Tally the lines in the material below that contain the string "width", and reply with that number alone.

## START RECORDS TO PROCESS

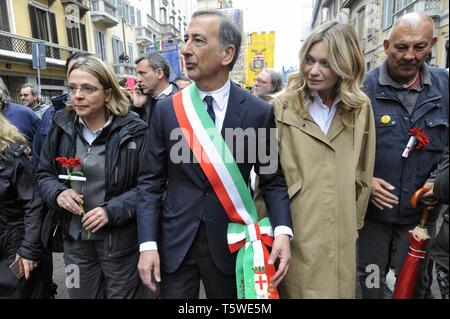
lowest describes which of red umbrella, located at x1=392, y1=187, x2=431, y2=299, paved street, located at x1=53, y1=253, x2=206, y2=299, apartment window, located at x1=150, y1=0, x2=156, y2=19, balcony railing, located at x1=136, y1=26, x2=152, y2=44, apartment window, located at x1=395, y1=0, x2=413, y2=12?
paved street, located at x1=53, y1=253, x2=206, y2=299

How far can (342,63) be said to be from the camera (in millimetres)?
1731

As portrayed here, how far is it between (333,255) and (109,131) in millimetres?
1529

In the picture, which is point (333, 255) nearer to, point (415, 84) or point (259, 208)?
point (259, 208)

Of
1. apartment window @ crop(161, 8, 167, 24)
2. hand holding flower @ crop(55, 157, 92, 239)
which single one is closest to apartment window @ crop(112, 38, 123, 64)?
apartment window @ crop(161, 8, 167, 24)

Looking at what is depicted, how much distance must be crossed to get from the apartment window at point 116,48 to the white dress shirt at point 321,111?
2666cm

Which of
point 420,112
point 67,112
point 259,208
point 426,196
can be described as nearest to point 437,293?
point 426,196

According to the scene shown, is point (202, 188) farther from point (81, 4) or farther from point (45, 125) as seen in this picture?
point (81, 4)

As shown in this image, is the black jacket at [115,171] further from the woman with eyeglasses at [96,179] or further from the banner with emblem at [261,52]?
the banner with emblem at [261,52]

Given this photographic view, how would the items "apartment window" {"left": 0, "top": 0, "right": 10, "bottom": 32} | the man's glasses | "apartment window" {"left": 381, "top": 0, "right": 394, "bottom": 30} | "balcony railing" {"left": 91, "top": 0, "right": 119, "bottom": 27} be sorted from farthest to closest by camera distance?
"balcony railing" {"left": 91, "top": 0, "right": 119, "bottom": 27} < "apartment window" {"left": 381, "top": 0, "right": 394, "bottom": 30} < "apartment window" {"left": 0, "top": 0, "right": 10, "bottom": 32} < the man's glasses

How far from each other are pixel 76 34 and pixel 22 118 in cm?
2057

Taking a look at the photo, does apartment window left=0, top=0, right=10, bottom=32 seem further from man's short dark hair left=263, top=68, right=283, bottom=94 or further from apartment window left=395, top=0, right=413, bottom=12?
apartment window left=395, top=0, right=413, bottom=12

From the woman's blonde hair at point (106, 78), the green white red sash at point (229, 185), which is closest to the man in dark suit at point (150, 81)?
the woman's blonde hair at point (106, 78)

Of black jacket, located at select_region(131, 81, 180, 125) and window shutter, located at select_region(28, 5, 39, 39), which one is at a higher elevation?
window shutter, located at select_region(28, 5, 39, 39)

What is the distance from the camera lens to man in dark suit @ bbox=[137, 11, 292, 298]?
161 cm
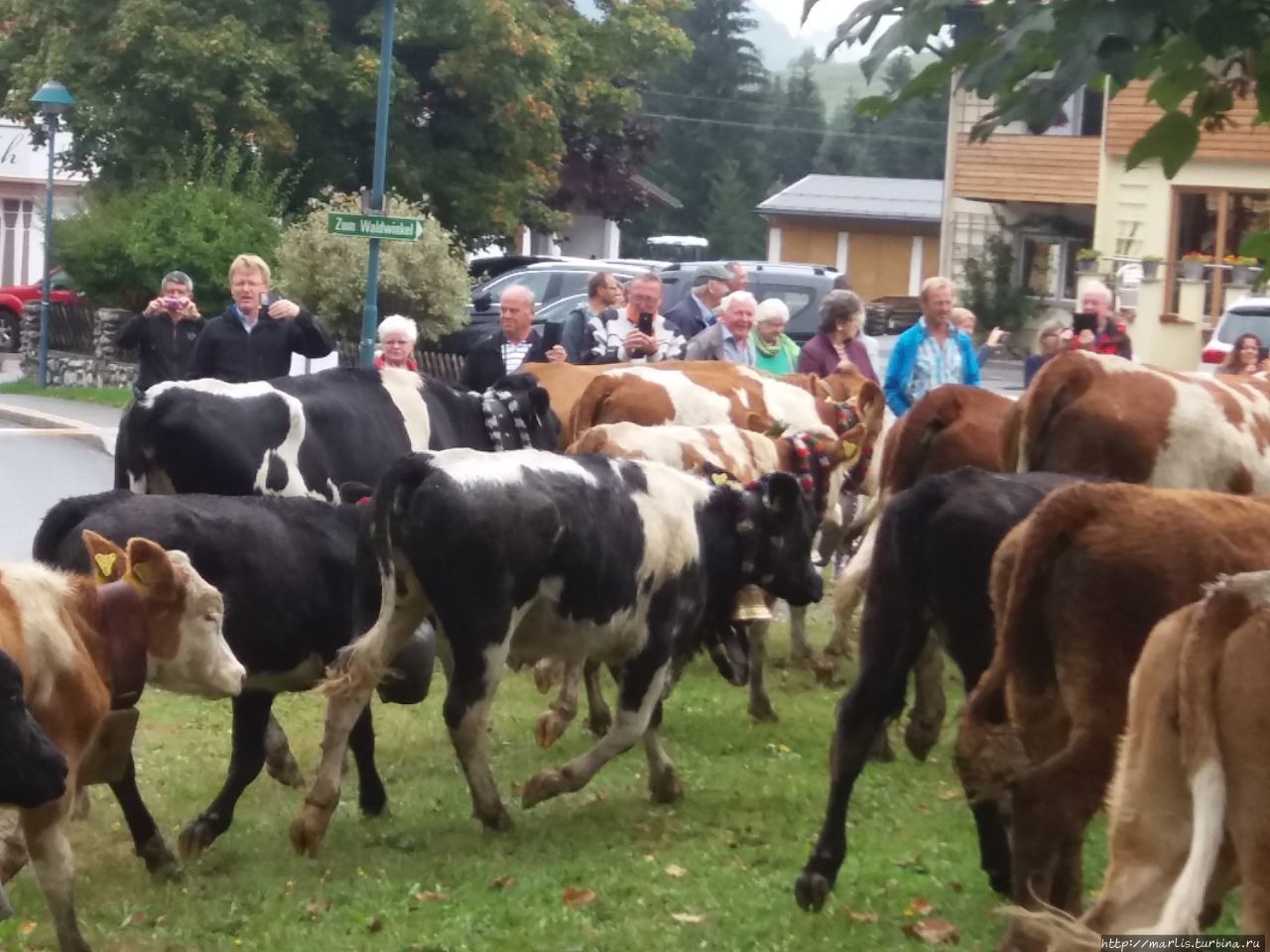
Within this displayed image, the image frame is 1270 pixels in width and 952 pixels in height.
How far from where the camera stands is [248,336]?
11641mm

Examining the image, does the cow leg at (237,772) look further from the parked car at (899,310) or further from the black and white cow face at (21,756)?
the parked car at (899,310)

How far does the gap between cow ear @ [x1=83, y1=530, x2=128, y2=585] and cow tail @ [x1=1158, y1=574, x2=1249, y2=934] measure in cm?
386

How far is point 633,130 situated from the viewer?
48094mm

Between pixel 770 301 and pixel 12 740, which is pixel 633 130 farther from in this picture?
pixel 12 740

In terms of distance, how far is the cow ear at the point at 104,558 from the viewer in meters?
6.81

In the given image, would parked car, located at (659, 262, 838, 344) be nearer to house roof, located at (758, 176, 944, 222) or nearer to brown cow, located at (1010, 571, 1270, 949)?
brown cow, located at (1010, 571, 1270, 949)

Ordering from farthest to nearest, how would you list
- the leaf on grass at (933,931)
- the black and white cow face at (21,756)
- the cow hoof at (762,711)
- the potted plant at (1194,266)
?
the potted plant at (1194,266), the cow hoof at (762,711), the leaf on grass at (933,931), the black and white cow face at (21,756)

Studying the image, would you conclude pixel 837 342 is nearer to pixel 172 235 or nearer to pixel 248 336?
pixel 248 336

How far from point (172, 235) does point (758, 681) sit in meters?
19.1

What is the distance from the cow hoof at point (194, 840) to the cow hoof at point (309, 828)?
1.20 feet

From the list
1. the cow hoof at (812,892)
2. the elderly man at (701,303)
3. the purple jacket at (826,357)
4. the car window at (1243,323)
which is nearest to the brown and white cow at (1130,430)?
the cow hoof at (812,892)

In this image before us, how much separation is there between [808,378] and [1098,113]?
32.1 meters

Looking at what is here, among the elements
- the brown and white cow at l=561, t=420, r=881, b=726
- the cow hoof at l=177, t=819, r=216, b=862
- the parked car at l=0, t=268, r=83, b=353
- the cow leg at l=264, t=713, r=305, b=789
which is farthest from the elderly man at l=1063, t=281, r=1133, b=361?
the parked car at l=0, t=268, r=83, b=353

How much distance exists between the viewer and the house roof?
2645 inches
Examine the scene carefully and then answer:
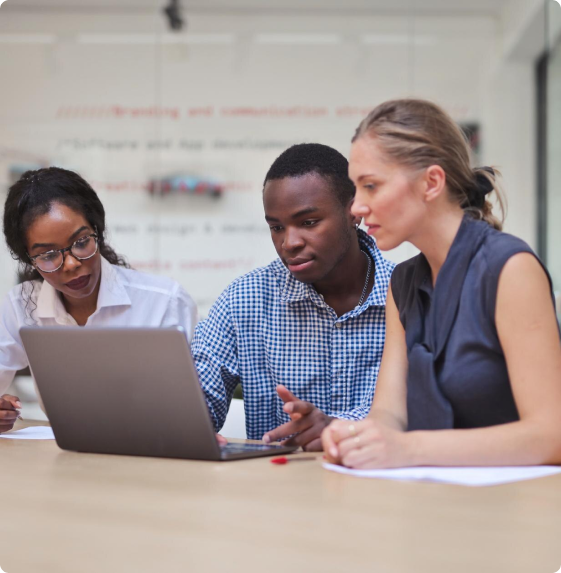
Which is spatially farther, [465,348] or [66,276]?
[66,276]

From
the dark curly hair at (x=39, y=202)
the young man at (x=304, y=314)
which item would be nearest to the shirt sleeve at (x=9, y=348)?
the dark curly hair at (x=39, y=202)

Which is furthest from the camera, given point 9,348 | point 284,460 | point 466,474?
point 9,348

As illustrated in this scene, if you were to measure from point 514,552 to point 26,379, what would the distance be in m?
4.07

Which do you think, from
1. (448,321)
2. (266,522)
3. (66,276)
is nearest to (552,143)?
(66,276)

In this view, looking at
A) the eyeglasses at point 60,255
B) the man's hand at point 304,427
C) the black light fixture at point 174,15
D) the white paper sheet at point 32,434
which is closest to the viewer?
the man's hand at point 304,427

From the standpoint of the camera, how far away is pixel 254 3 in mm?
4680

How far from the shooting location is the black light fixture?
4675 mm

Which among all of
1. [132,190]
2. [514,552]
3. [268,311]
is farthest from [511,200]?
[514,552]

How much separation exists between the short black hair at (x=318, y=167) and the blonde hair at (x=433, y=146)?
395mm

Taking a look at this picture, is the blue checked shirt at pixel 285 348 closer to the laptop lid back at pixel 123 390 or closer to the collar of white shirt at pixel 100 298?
the collar of white shirt at pixel 100 298

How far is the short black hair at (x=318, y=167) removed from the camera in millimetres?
1935

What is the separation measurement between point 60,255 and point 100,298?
207 millimetres

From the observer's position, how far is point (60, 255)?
2.16 m

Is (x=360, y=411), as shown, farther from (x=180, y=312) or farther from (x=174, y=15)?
(x=174, y=15)
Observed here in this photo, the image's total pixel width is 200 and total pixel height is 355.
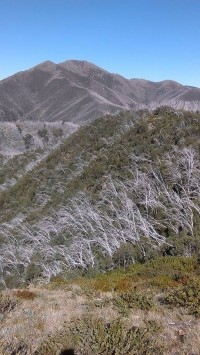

## END RECORDS TO PROCESS

*FINISHED ANSWER*:
2